__What the exercise asks__:
Copy out the entries below word for word, everything from the first one down to the line containing "Einfamilienhaus am Waldrand", both ends included. Leave the pictures out of your answer.

__Input data__:
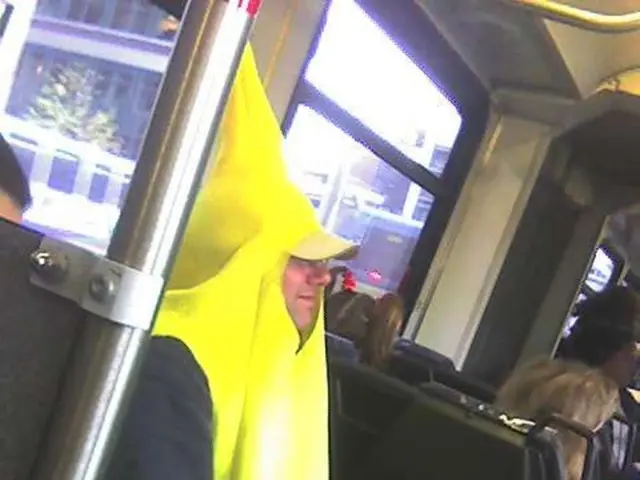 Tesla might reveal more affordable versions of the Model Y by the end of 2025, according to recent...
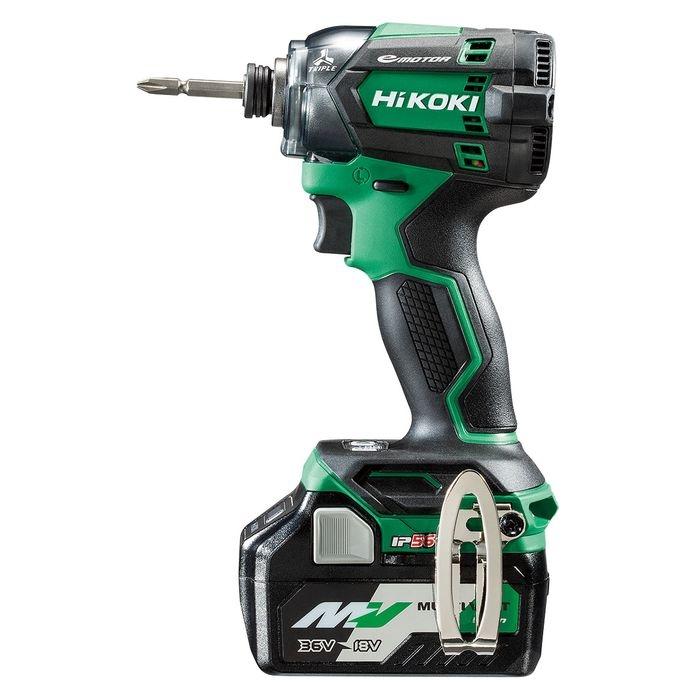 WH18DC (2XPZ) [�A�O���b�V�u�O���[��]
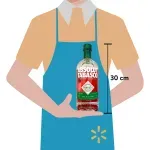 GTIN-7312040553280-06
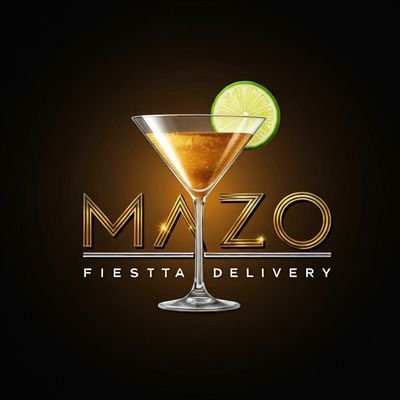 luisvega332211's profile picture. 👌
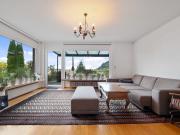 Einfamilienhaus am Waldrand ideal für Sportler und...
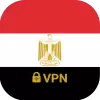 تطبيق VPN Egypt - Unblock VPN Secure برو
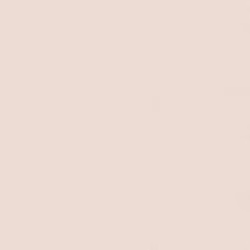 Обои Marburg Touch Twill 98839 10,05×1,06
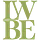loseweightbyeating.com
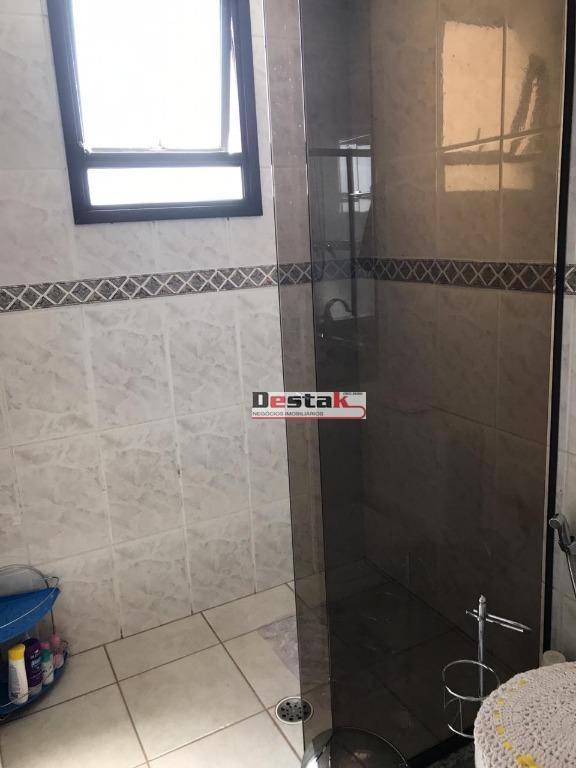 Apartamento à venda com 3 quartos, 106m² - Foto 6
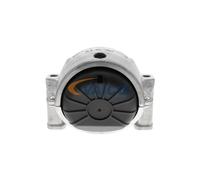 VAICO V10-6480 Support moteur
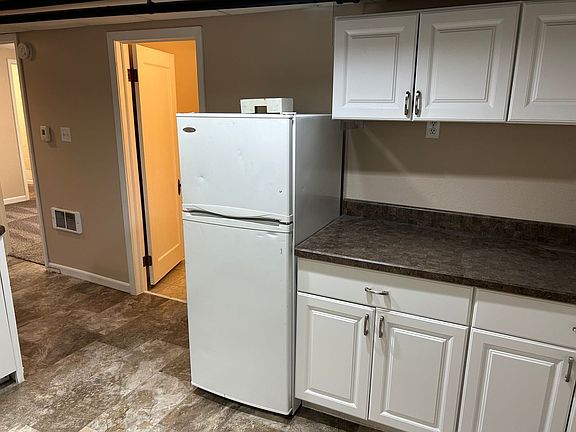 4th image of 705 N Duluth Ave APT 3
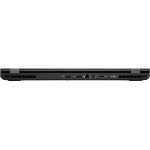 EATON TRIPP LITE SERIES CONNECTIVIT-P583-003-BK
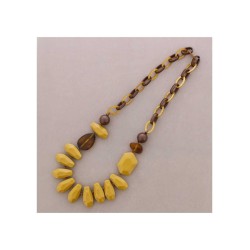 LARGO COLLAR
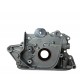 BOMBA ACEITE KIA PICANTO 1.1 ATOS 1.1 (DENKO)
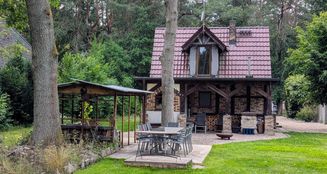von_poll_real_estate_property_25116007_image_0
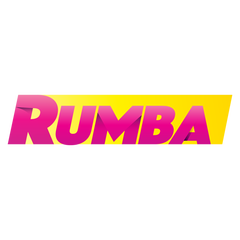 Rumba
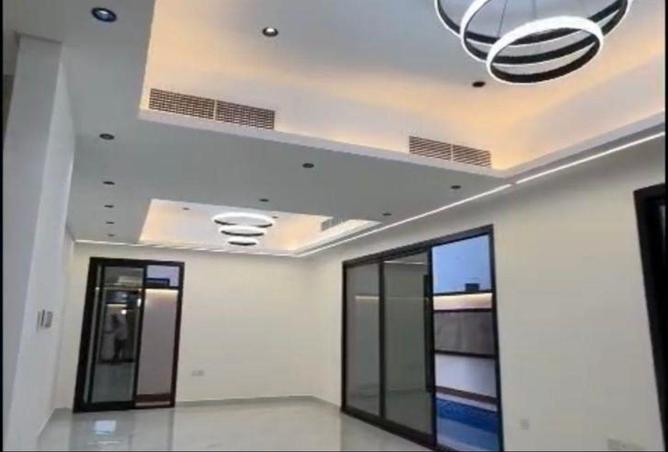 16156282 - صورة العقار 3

__Written solution__:
 Tesla might reveal more affordable versions of the Model Y by the end of 2025, according to recent...
 WH18DC (2XPZ) [�A�O���b�V�u�O���[��]
 GTIN-7312040553280-06
 luisvega332211's profile picture. 👌
 Einfamilienhaus am Waldrand ideal für Sportler und...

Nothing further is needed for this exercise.